Description of the task:
Give an exact reproduction of the lines from the one with "STREAM SCHEDULE" to the final line of the entries below, both ends included, and omit the pictures.

Records excerpted from a collection:
+ + +
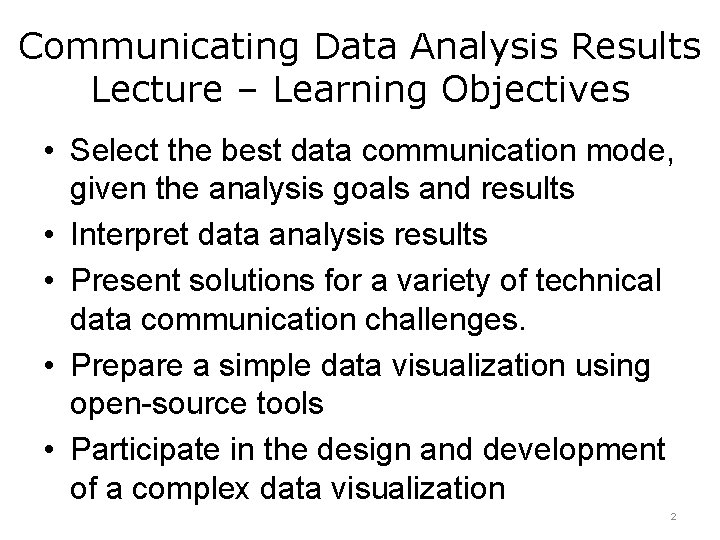 Communicating Data Analysis Results
Lecture – Learning Objectives

• Select the best data communication mode, given the analysis goals and results
• Interpret data analysis results
• Present solutions for a variety of technical data communication challenges.
• Prepare a simple data visualization using open-source tools
• Participate in the design and development of a complex data visualization

2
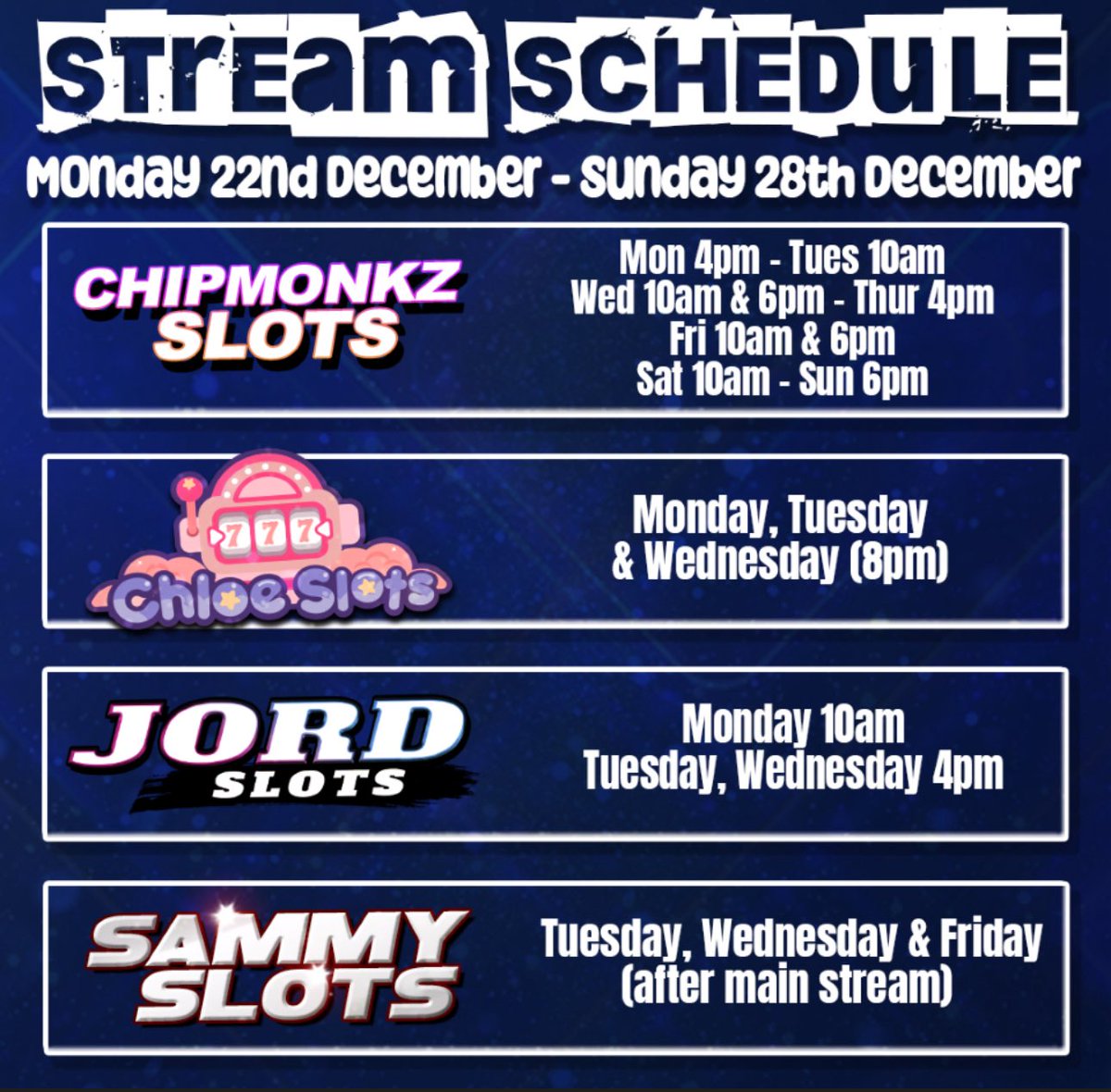 STREAM SCHEDULE
Monday 22nd December - Sunday 28th December

CHIPMONKZ SLOTS

Mon 4pm - Tues 10am
Wed 10am & 6pm - Thur 4pm
Fri 10am & 6pm
Sat 10am - Sun 6pm

777
Chloe Slots

Monday, Tuesday & Wednesday (8pm)

JORD SLOTS

Monday 10am
Tuesday, Wednesday 4pm

SAMMY SLOTS

Tuesday, Wednesday & Friday (after main stream)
+ + +
Solution for this exercise:
 STREAM SCHEDULE
Monday 22nd December - Sunday 28th December

CHIPMONKZ SLOTS

Mon 4pm - Tues 10am
Wed 10am & 6pm - Thur 4pm
Fri 10am & 6pm
Sat 10am - Sun 6pm

777
Chloe Slots

Monday, Tuesday & Wednesday (8pm)

JORD SLOTS

Monday 10am
Tuesday, Wednesday 4pm

SAMMY SLOTS

Tuesday, Wednesday & Friday (after main stream)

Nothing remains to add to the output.